Each line that has the string "Русский" must be copied from the records below.

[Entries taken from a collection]
+ + + +

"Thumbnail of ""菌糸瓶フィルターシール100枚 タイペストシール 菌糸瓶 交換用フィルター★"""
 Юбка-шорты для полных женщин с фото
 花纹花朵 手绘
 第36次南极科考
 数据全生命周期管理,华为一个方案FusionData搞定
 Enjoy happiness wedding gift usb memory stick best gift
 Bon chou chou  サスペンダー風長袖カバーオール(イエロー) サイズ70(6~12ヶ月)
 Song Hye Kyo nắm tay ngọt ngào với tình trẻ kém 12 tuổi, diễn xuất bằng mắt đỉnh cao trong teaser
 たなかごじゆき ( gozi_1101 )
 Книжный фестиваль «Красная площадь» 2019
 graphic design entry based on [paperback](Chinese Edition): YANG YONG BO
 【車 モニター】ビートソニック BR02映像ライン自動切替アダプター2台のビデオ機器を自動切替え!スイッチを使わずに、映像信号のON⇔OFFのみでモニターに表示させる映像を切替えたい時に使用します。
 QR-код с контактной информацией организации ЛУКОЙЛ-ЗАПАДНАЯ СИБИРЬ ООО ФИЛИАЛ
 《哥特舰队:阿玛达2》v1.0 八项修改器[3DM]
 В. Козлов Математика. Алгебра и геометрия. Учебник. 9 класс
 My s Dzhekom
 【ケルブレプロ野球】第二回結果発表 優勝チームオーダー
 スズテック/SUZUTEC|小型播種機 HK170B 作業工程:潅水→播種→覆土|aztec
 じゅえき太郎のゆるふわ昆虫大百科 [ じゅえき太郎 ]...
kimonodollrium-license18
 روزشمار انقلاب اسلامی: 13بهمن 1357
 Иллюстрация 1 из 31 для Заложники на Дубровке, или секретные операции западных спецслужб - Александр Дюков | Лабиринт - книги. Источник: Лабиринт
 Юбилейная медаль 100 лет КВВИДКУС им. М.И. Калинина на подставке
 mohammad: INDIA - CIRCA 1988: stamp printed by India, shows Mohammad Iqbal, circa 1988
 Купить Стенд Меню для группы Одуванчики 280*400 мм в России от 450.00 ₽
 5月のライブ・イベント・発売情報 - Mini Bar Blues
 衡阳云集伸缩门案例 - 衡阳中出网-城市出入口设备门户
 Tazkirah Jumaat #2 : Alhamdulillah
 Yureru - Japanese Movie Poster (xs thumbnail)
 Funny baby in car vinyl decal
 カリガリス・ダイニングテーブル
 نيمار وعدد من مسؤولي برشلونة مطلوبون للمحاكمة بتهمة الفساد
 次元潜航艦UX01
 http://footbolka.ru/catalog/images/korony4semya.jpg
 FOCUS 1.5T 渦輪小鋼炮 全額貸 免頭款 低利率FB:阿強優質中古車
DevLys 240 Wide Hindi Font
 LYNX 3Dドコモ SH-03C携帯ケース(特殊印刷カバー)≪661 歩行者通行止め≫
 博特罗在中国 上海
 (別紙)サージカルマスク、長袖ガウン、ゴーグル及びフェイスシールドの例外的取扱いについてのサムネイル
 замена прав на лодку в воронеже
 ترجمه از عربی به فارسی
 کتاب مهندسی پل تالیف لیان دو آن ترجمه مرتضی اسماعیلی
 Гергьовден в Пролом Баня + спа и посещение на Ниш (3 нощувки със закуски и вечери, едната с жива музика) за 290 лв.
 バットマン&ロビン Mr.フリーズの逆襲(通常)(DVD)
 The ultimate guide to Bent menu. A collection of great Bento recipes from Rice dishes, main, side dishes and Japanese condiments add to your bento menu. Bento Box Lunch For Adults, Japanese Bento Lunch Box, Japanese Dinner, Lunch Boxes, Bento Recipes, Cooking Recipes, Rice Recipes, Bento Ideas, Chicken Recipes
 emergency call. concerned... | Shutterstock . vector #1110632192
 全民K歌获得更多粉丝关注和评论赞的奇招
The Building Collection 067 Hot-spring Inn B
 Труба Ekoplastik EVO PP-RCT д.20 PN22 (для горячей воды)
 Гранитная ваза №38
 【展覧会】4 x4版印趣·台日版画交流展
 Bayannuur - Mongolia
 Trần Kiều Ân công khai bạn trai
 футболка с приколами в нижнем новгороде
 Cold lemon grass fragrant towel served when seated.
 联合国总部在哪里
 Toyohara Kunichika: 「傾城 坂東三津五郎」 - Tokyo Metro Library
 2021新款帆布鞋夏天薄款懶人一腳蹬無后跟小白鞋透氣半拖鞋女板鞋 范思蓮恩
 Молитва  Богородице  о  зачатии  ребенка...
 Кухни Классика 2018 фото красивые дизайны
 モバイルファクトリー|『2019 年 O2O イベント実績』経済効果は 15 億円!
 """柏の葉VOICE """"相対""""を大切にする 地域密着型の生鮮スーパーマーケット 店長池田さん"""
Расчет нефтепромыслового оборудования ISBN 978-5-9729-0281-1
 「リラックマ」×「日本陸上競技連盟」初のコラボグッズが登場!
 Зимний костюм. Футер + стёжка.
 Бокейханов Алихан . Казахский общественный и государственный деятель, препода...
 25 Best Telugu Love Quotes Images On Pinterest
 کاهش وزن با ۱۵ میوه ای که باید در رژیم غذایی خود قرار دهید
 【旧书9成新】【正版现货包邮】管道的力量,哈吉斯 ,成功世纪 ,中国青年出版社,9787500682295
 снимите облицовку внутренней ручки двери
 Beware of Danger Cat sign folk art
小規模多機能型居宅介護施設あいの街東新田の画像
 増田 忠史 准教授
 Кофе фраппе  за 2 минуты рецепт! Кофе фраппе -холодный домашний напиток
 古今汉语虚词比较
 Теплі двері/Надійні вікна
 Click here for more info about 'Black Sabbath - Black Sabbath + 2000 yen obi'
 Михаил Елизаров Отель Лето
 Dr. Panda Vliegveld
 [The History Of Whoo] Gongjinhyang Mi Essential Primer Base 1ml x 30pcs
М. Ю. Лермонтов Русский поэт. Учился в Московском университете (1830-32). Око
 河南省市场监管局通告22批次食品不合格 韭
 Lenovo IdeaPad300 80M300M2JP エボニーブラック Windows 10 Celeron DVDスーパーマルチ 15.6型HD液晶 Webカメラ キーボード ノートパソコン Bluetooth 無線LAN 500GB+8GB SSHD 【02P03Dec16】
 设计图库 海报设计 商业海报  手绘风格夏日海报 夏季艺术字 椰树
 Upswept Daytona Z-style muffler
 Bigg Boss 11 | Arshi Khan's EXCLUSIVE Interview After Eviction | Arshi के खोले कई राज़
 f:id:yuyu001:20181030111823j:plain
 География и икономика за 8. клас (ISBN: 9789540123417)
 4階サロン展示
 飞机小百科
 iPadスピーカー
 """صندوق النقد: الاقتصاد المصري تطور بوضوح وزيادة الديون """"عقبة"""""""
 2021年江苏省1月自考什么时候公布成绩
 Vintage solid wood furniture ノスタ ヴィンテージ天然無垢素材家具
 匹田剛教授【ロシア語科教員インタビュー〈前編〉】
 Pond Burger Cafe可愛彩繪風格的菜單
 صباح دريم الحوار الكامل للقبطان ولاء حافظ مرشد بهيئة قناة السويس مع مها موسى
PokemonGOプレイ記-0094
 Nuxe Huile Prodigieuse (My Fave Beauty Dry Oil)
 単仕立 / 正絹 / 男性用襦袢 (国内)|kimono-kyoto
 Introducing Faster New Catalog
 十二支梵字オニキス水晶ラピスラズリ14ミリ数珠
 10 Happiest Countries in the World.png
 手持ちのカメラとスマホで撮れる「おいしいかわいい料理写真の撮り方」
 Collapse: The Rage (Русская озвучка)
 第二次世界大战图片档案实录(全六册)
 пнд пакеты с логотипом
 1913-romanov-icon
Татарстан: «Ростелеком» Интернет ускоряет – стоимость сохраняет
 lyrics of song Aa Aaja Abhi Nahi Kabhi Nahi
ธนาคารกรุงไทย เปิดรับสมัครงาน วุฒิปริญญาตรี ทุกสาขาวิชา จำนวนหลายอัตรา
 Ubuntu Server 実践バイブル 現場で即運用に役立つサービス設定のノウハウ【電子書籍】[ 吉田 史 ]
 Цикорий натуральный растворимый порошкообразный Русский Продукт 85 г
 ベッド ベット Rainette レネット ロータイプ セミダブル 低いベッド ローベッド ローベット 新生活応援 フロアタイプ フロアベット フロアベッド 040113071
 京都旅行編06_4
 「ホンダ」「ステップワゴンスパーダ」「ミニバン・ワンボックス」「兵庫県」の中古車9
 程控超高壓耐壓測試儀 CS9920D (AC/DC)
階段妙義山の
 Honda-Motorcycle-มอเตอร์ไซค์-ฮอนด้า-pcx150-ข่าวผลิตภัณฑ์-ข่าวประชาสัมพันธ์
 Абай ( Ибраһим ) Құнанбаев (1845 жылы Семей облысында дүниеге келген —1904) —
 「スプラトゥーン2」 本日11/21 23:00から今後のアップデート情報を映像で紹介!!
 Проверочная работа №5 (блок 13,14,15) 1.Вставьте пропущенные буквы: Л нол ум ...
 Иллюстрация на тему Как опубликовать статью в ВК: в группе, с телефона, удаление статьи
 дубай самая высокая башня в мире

+ + + +

■ Result for this exercise ■
М. Ю. Лермонтов Русский поэт. Учился в Московском университете (1830-32). Око
 Цикорий натуральный растворимый порошкообразный Русский Продукт 85 г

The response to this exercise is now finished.